Models at Sandy Liang channeled Carolyn Bessette—no surprise since everyone once coveted her buttery blowout, and even iconic brunettes like Christy Turlington and Yasmeen Ghauri visited her colourist Brad Johns to lighten up.
“In 1991, Christy Turlington had virgin hair,” recalls Johns. “I gave her subtle blond chunks on the top and sides, and then everyone wanted to go lighter. This sunny kid-on-the-beach look works for everyone, and it’s a welcome return, since the last 10 years have been a bleached-out, ashy bore.” To add healthy shine, Johns suggests Davines’s This Is a Shimmering Mist.
No ’90s hair conversation is complete, however, without discussing the new multilayered cuts inspired by the Rachel, the iconic shag snipped by Chris McMillan and popularised by Jennifer Aniston in Friends. The 2023 iteration tends to be less polished, and it’s been coined the “wolf cut” by TikTok. It’s also been spotted on A-listers like Jenna Ortega and Miley Cyrus.
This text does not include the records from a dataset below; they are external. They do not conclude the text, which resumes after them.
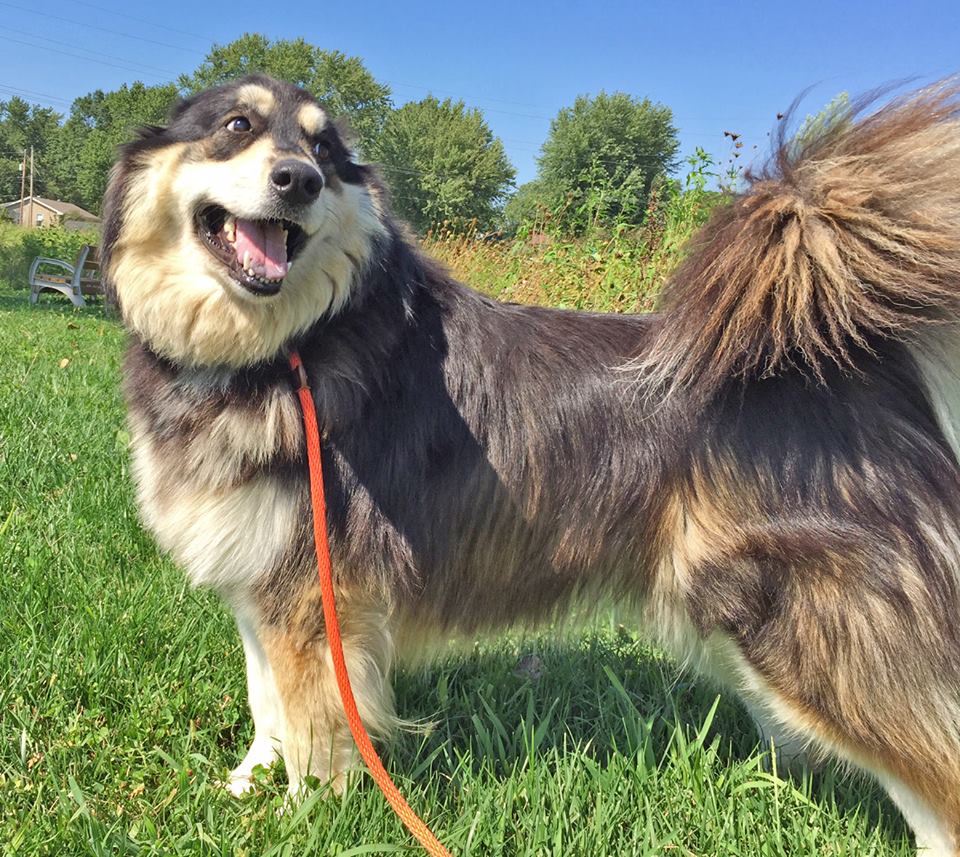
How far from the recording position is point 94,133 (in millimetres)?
51844

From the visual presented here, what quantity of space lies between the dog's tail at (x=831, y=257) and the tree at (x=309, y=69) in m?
51.4

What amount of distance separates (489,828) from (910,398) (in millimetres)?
1727

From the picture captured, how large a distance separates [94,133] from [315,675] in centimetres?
6103

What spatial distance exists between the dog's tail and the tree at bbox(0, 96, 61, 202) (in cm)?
9032

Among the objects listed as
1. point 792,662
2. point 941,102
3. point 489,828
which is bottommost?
point 489,828

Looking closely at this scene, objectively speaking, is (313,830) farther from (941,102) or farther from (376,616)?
(941,102)

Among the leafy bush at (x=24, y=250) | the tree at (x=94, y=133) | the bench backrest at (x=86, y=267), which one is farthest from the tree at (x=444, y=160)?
the bench backrest at (x=86, y=267)

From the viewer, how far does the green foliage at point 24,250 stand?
22.2m

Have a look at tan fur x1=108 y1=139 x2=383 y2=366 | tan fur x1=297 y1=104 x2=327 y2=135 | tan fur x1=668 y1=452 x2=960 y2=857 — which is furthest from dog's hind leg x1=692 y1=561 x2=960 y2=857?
tan fur x1=297 y1=104 x2=327 y2=135

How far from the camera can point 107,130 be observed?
56.3 metres

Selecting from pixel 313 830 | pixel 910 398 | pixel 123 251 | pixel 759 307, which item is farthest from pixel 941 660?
pixel 123 251

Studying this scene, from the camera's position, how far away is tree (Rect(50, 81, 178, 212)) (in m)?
49.1

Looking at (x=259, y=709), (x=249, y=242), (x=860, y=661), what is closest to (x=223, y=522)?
(x=259, y=709)

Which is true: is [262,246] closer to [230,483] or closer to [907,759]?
[230,483]
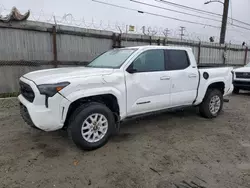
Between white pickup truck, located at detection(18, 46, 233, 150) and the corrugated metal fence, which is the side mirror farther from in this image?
the corrugated metal fence

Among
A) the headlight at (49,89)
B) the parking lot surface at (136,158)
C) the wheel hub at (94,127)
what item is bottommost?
the parking lot surface at (136,158)

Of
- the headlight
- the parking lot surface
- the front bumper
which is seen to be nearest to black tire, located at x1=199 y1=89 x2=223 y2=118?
the parking lot surface

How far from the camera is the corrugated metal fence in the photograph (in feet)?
20.4

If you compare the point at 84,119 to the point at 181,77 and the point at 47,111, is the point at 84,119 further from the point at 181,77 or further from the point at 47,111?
the point at 181,77

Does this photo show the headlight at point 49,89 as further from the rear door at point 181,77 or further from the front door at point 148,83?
the rear door at point 181,77

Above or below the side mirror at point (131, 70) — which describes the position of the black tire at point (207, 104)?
below

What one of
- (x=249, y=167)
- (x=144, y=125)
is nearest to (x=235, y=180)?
(x=249, y=167)

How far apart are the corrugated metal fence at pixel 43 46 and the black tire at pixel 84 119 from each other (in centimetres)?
404

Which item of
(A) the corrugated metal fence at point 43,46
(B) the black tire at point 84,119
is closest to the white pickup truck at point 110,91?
(B) the black tire at point 84,119

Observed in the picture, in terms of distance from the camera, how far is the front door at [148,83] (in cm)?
390

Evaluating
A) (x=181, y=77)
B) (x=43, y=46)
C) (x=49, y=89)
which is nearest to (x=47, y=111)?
(x=49, y=89)

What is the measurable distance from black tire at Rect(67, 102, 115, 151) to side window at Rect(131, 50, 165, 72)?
1027 millimetres

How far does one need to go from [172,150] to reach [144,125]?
134 centimetres

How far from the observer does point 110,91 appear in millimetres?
3588
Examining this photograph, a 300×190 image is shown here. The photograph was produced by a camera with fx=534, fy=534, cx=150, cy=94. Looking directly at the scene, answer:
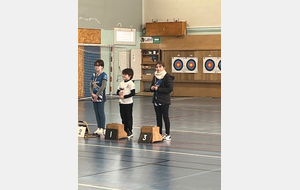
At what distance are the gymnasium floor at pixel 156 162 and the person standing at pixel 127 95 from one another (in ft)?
1.69

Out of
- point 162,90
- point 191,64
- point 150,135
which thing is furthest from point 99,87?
point 191,64

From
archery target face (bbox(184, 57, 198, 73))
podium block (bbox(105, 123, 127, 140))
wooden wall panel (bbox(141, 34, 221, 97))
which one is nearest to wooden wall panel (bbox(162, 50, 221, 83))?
wooden wall panel (bbox(141, 34, 221, 97))

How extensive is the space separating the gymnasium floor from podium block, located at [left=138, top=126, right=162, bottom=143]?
141mm

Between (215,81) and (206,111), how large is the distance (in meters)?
9.16

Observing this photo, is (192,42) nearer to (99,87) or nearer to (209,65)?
(209,65)

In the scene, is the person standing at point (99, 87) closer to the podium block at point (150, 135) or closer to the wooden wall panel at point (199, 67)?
the podium block at point (150, 135)

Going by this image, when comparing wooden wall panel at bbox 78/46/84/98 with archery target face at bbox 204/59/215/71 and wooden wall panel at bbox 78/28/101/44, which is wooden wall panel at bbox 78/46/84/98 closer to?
wooden wall panel at bbox 78/28/101/44

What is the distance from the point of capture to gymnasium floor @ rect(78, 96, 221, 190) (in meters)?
7.95

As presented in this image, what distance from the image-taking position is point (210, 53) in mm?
30938

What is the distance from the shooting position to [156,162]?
992 cm

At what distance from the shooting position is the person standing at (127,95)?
12.9 m

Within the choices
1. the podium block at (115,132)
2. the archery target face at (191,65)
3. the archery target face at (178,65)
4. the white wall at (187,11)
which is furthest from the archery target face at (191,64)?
the podium block at (115,132)

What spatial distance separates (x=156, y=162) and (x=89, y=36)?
65.4ft
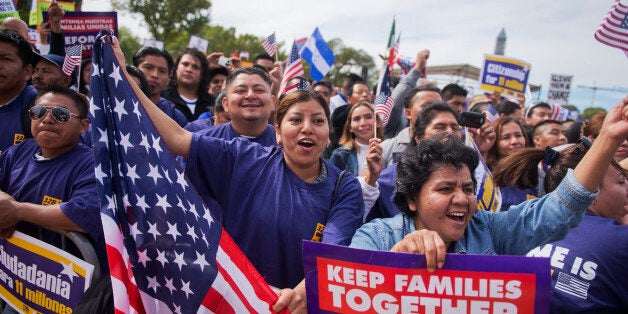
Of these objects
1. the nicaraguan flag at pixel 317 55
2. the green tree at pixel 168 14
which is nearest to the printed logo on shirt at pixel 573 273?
the nicaraguan flag at pixel 317 55

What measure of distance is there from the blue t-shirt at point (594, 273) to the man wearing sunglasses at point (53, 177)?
245 cm

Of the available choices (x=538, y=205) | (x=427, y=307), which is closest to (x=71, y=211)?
(x=427, y=307)

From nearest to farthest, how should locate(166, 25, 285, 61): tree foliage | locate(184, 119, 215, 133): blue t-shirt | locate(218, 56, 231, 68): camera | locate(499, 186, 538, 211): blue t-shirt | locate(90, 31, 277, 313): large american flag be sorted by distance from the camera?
locate(90, 31, 277, 313): large american flag < locate(499, 186, 538, 211): blue t-shirt < locate(184, 119, 215, 133): blue t-shirt < locate(218, 56, 231, 68): camera < locate(166, 25, 285, 61): tree foliage

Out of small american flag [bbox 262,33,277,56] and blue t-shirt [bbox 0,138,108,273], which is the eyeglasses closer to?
blue t-shirt [bbox 0,138,108,273]

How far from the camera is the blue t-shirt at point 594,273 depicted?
239cm

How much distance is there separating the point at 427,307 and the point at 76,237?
186cm

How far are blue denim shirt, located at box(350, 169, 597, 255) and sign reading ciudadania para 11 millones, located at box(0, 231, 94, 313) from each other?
4.83ft

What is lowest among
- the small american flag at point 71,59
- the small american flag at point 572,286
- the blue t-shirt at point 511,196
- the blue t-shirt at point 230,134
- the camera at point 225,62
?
the small american flag at point 572,286

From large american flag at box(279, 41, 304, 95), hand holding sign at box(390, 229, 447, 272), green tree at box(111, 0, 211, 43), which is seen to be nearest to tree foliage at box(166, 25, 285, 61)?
green tree at box(111, 0, 211, 43)

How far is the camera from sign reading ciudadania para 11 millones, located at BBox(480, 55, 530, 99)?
997cm

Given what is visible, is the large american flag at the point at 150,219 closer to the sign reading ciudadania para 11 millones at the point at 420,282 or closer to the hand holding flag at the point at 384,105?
the sign reading ciudadania para 11 millones at the point at 420,282

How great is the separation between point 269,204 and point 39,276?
1.35 meters

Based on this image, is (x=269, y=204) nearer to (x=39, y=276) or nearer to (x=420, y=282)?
(x=420, y=282)

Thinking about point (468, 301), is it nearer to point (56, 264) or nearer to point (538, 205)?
point (538, 205)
The revival may be due partially to younger generations discovering Friends, but it’s also about finger-tousled ease. “We got back to the Rachel through the popularity of the lob [a long bob], which uses the same square layers,” says Hair Rules founder Dickey, a celebrity stylist who crafted layered looks for Veronica Webb in the ’90s. “It’s a Cut with a capital C.”
All of this raises one question, though: I know I’m drawn to the era because of the nostalgia it evokes, but why would younger generations who weren’t born yet want to emulate it? My 14-year-old daughter, Lina (who’s perfected Kate Moss’s party-girl eyeliner and her Croydon accent—don’t ask), sums up their interest in the era this way: “We romanticise the past because everything seemed cooler then. More real.”
Page thinks so too. “In the ’90s, you’d do your makeup before the club, and it was the last time you saw your face for the night, unless you caught it in bad lighting in the loo,” he says. “Someone might have a camera, but it wasn’t you. Today, with social media, every night out is a documentary. As such, it devalues beauty. If every night’s special, nothing’s special. There was freedom during the ’90s in not caring as much.”